(EXCERPTED TEXT):

In this second series, the FDMA library will be taken into use by the
lan966x switch driver.
###################
# Example of use: #
###################
- Initialize the rx and tx fdma structs with values for: number of
DCB's, number of DB's, channel ID, DB size (data buffer size), and
total size of the requested memory. Also provide two callbacks:
nextptr_cb() and dataptr_cb() for getting the nextptr and dataptr.
- Allocate memory using fdma_alloc_phys() or fdma_alloc_coherent().
- Initialize the DCB's with fdma_dcb_init().
- Add new DCB's with fdma_dcb_add().
- Free memory with fdma_free_phys() or fdma_free_coherent().
#####################
# Patch breakdown: #
#####################
Patch #1: select FDMA library for lan966x.
Patch #2: includes the fdma_api.h header and removes old symbols.
Patch #3: replaces old rx and tx variables with equivalent ones from the
fdma struct. Only the variables that can be changed without
breaking traffic is changed in this patch.
Patch #4: uses the library for allocation of rx buffers. This requires
quite a bit of refactoring in this single patch.
Patch #5: uses the library for adding DCB's in the rx path.
Patch #6: uses the library for freeing rx buffers.

(PROBLEMS TO SOLVE):
1. List every function in the FDMA patch series description whose name begins with "fdma_".
2. Quote the FDMA patch series description between "- Add new DCB's" and "library for lan966x.", inclusive.
The lines that follow have no connection to the FDMA patch series description.

(GIVEN MATERIAL):
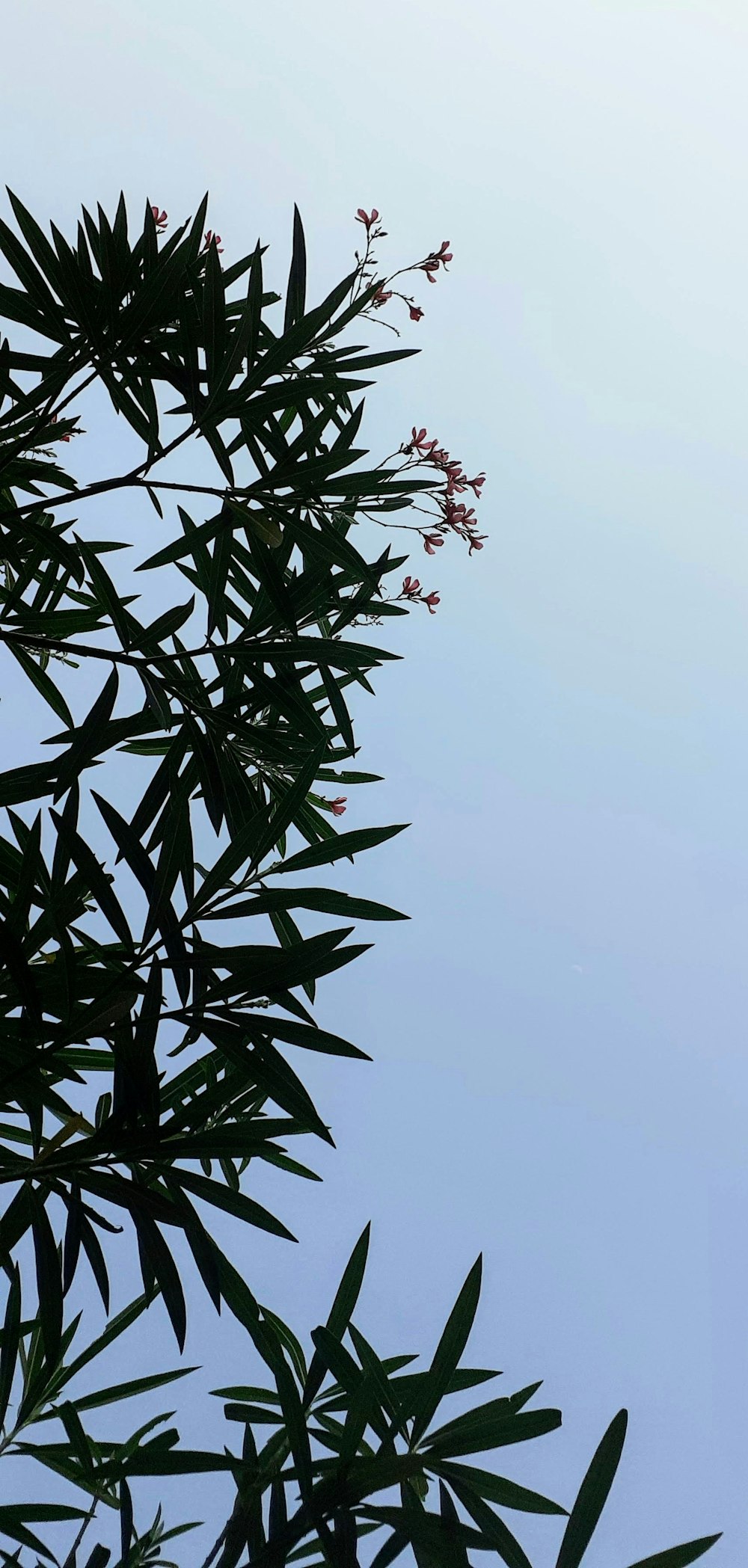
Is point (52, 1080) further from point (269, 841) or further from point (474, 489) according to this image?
point (474, 489)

(RESPONSES FOR EACH TASK):
1. fdma_alloc_phys(), fdma_alloc_coherent(), fdma_dcb_init(), fdma_dcb_add(), fdma_free_phys(), fdma_free_coherent()

2.
- Add new DCB's with fdma_dcb_add().
- Free memory with fdma_free_phys() or fdma_free_coherent().
#####################
# Patch breakdown: #
#####################
Patch #1: select FDMA library for lan966x.